One has the sense, the next day, of gaining entrance to Paramount by deception; one parks unobtrusively and follows his phoned directions to the screening room. Still, he whispers. “Music is not in yet, there’s a couple of sound flubs I must still over-dub, but watch it, watch it! I cannot stay, I have. . .an appointment.” He grins to himself; clearly he’s perceived that his presence would be a distraction.

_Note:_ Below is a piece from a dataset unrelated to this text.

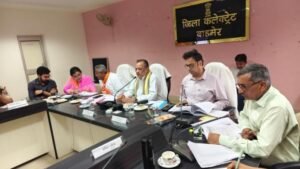 बाड़मेर19 मार्च 26*पशुपालन एवं गोपालन मंत्री जोराराम कुमावत ने ली जिला स्तरीय समीक्षा बैठक, 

He is right, anything would be. The first shots are in Nicholson’s office: As matrimonial detective, he’s going over some photos taken by a cohort of a couple fornicating elaborately in the woods. What is there about this that is so comic and yet foreboding, that so correctly sets the tone? Hilarious, yet sinister. Very soon, an overdressed woman enters the detective office, to engage Nicholson to spy on her cheating husband. What is there about her that is like the photos in the woods? Absurd, foreboding. Everything’s already subtly tilted off axis, and you have got to know why. Nicholson begins following the woman’s husband, who is the Los Angeles water commissioner, who seems interested only in how the water supply is being used; he will spend all night patrolling water mains. Sometimes he is seen with a young girl, not his wife, but apparently there is nothing romantic between them. Weird. This continues interminably; Polanski is having great fun with the edges of one’s boredom, building slowly with what will turn out to be precise visual care. Then Nicholson is telling his office sidekicks a dreadful dirty joke he just heard in the barbershop, about Chinese sex, and behind him, out of eyeshot, enters a stunning beige and gray apparition who just pauses, poses, and listens to him, Faye Dunaway. She says nothing but you know that the core of the mystery has been introduced. It’s a mesmerizing scene, one of the most spectacular star-entrances ever devised, and every subsequent scene between her and Nicholson tops it. Now you cannot stop questioning or waiting for a finale as devastating as anything Polanski, or anyone, has ever put on film. One has had to urinate when the projectionist had begun the movie, and it is not possible to get up and go out and do it; the pain is preferable to missing something, and, finally, worth it.
After the end, one pees; the picture has been so scary that even being alone in the men’s room is sinister. Polanski, not surprisingly, is waiting outside, and seems more overjoyed when you explain about not being able to get up during the showing than anything else you say about his work. “Terrific, wunnerful, wunnerful,” and he jogs to the waiting Mercedes. “I know you tell me the truth! So I do it, huh? I really do it! An audience movie! See why I want to show it to you? You like her, you see why I am tough with her? Because I got it! Because she is worth all the trouble! You see now why I wish to do my detective story, why I do this genre? I will do all of them! Listen, every man thinks, ‘I want to have fucked black girl, Chinese girl, Japanese!’ A gay guy thinks, ‘I would like to fuck a chimney sweep!’ “Giggling wildly, he is starting the car. “Why chimney sweep?
Oh, that is old joke, about guy who has fucked everybody, every possible combination, and he is asked, ‘You ever fuck a nigger?’ He thinks. ‘No,’ he replies, ‘but I once fuck a chimney sweep!'” And he roars off the Paramount lot laughing, as though the cumbersome auto were the means to a new, unexplored asteroid.